| WORK REQUIRED |
Nothing in the records may change. Output them all exactly.
SOURCE MATERIAL Start Marker
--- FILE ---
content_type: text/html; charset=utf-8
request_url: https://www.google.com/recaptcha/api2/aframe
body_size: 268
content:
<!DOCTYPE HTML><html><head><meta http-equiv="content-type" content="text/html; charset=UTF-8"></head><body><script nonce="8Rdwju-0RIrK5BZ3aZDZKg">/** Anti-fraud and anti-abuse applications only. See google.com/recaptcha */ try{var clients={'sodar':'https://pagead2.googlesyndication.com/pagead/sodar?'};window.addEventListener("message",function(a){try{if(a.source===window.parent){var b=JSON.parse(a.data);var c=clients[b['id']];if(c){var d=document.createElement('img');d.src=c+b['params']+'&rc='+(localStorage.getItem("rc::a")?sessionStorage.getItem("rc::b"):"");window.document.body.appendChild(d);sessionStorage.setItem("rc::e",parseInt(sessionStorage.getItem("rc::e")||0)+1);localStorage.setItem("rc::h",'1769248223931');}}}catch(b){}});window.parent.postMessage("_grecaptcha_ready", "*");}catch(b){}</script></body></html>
SOURCE MATERIAL End Marker
| WRITTEN SOLUTION |
--- FILE ---
content_type: text/html; charset=utf-8
request_url: https://www.google.com/recaptcha/api2/aframe
body_size: 268
content:
<!DOCTYPE HTML><html><head><meta http-equiv="content-type" content="text/html; charset=UTF-8"></head><body><script nonce="8Rdwju-0RIrK5BZ3aZDZKg">/** Anti-fraud and anti-abuse applications only. See google.com/recaptcha */ try{var clients={'sodar':'https://pagead2.googlesyndication.com/pagead/sodar?'};window.addEventListener("message",function(a){try{if(a.source===window.parent){var b=JSON.parse(a.data);var c=clients[b['id']];if(c){var d=document.createElement('img');d.src=c+b['params']+'&rc='+(localStorage.getItem("rc::a")?sessionStorage.getItem("rc::b"):"");window.document.body.appendChild(d);sessionStorage.setItem("rc::e",parseInt(sessionStorage.getItem("rc::e")||0)+1);localStorage.setItem("rc::h",'1769248223931');}}}catch(b){}});window.parent.postMessage("_grecaptcha_ready", "*");}catch(b){}</script></body></html>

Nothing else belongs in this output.